Markets could expect increased volatility in the rand in light of political factors, pressure from ratings agencies and global risk aversion. In political news, South African President Jacob Zuma’s lawyers conceded in a court hearing that a decision by prosecutors to drop bribery and corruption charges against him in 2009 was irrational, opening up the possibility that they will be reinstated (source: Bloomberg).
“The weakness of the dollar throughout 2017 has been on the disappointment of Trump’s failure to achieve tax reform or fiscal stimulus, but also the concerns over subdued U.S. inflation,” said Richard Perry, market analyst at Hantec Markets, in a note ahead of the CPI release. The stronger US dollar delivered a mixed performance against other major currencies on the back of yesterday`s data releases. More recently, North Korea fired another missile into the pacific ocean over Japan`s Hokkaido island.
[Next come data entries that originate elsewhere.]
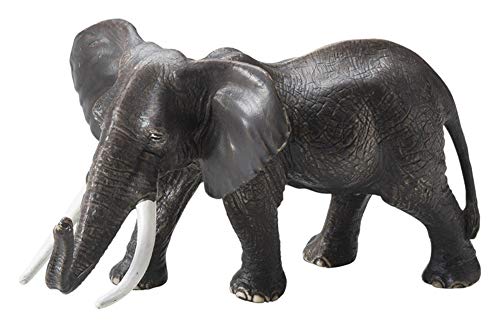 zr[ A u IuWF  ~j tBMA ]E() H10×W17×D9cm (K[fjO & CeA  series) MB-8544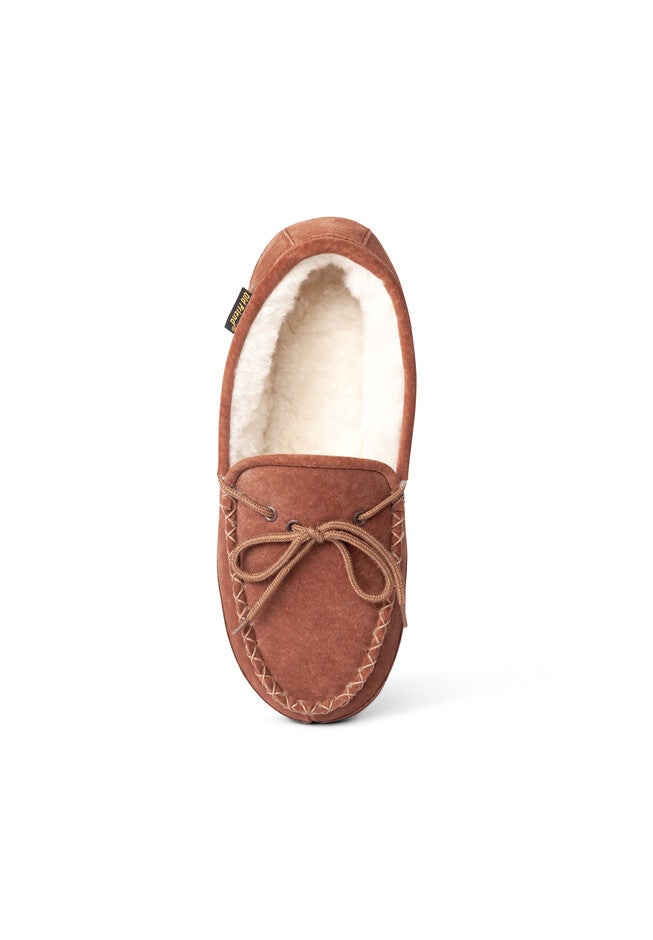 Soft Sole Flats And Slip Ons, , alternate image number 3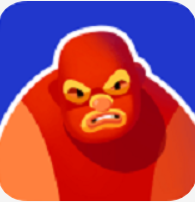 摔跤王 V1.0 安卓版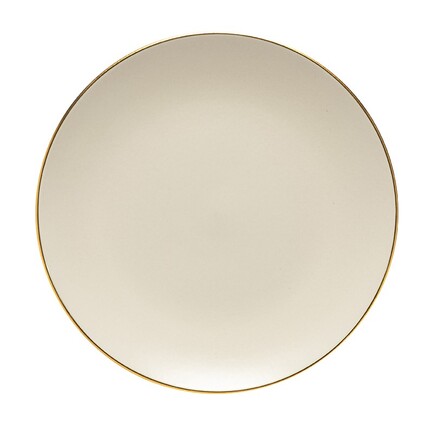   Augusta Natural-Gold, 272.9 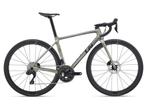 Giant Liv Langma advanced Pro Disc 1 Pro Compact, Nieuw, Meer dan 20 versnellingen, Giant, Ophalen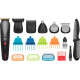 SENCOR SHP 7411BK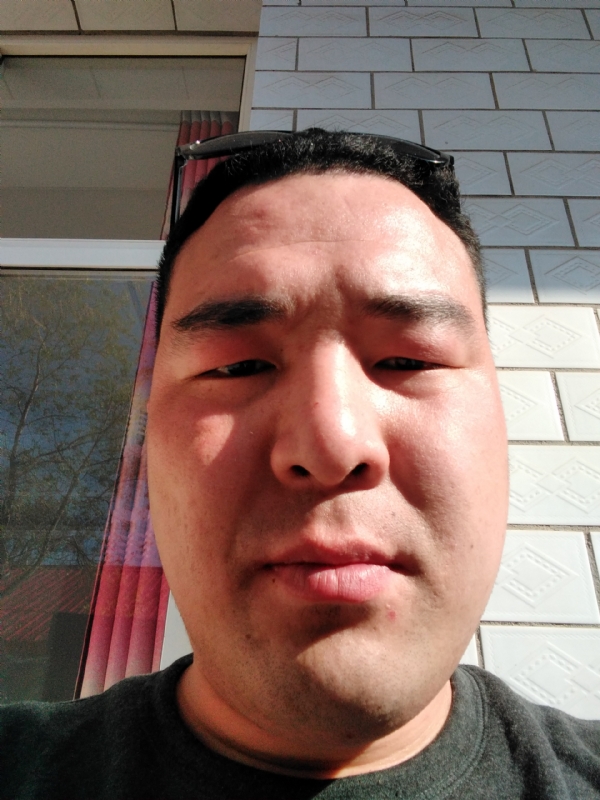 一羽垂天的第三张照片--邯郸相亲服务中心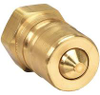Pipe and Coupling - Radwell International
While these geopolitical tensions caused some jitters amongst market participants, reactions are expected to fade quickly as the retaliation by North Korea against the newly imposed sanctions were expected.
In UK news, the Bank of England signalled that interest rates could be hiked sooner than expected, helping the pound reach its highest level against the US dollar in the last year. The BOE’s Monetary Policy Committee voted 7-2 to keep the key interest rate at a record-low 0.25 percent, and said some withdrawal of monetary stimulus was likely to be appropriate over the coming months to return inflation sustainably to target. The implied probability of a 25-basis-point-rate increase by November this year rose to 50 percent following the meeting, compared with 40 percent before the BOE announcement, according to MPC-dated SONIA. The euro retreated yesterday by 0.1% to EUR/USD 1.1913, staying below a two and a half year high of EUR/USD 1.2092 set last week. (source: Bloomberg).